Kevin Brooks, director of Brooks Cesspool Haulage, shared that when he descends into a pit, he wears a wet suit and respiratory gear that provides an uninterrupted flow of oxygen. His company also runs a duct inside the pit to pump in fresh air.
Brooks said that he maintains a strict regime with employees, not allowing them to spend more than 15-20 minutes in the tank at a time. A lookout worker is positioned at the mouth of the tank to monitor those below.
“Every time somebody goes down, somebody has to be at the top of the hole. He is on a harness with a rope, so in case of anything, you can pull up that harness, so you pull him up with the rope,” Brooks elaborated.
Winston Walsh of Cesspool Solutions General Haulage and Services in St Elizabeth expressed discomfort with entering a pit.
“We draw from outside of the pit. I have never gone into a pit and I have never sent someone into a pit. I don’t like that part of the job,” he said.
Despite not entering pits, his company still takes precautions before removing waste.
“When you open the pit, you don’t look into the pit and you don’t bend over; you just open it and walk away. When you come back, you put your hose in,” he explained.
Additional safeguards, said Walsh, include the wearing of double-filter 3M masks with replaceable cartridges and a transparent face piece that locks in the face.
Joseph Parker from Hibiscus Guest House and Cesspool Specialist is disappointed that there is no independent authority to provide training and to regulate the industry. His knowledge and competence are the culmination of about 30 years of on-the-job training.
But he is calling for the Ministry of Health and Wellness to step in.
“I learned on the job because as far as I am concerned, I don’t know of anywhere to be trained. It would be so good if you could have training,” Parker said.
The Moneague incident is not the first such cesspool tragedy in Jamaica. Almost 16 years to the day, three workers at the Jamaica Public Service Company’s (JPS) Old Harbour power plant in St Catherine died after losing consciousness after inhaling what was believed to be hydrogen sulphide.
“When me and my second went to assist the men who died, I saw my second drop.
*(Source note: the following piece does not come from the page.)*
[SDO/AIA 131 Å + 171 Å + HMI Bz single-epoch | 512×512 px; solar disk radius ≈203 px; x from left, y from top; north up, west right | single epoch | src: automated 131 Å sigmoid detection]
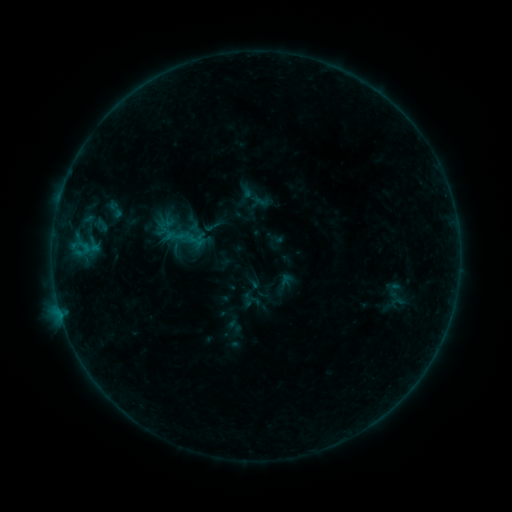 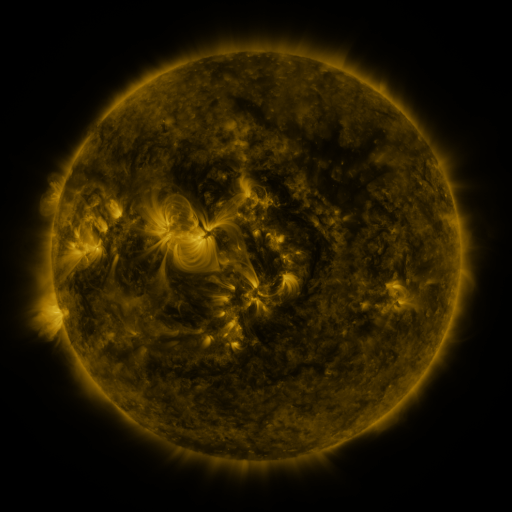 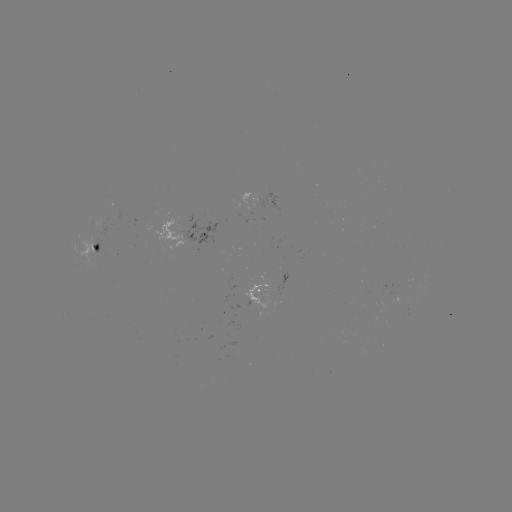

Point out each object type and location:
sigmoid: [104, 197, 126, 222]
sigmoid: [202, 216, 223, 237]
When I reached down into the hole, I began experiencing short(ness) of breath and my tongue getting heavy. I had to come out back,” Glenford Campbell, one of the workmen, reported at the time.
Kahwa said that the Moneague circumstances mirrored those in Old Harbour.
In 2015, Robert Chung, then senior director for the Occupational Health and Safety Department in the Ministry of Labour, highlighted that in 2007, the National Workplace Condition Index showed that only 58 per cent of worksites achieved optimal working conditions.
Kahwa lamented the foot-dragging of the occupational safety law through the nation’s Parliament.
“If we had the occupational health and safety law, with standards on how workers should treat with potentially hazardous situations, that would help,” the professor said.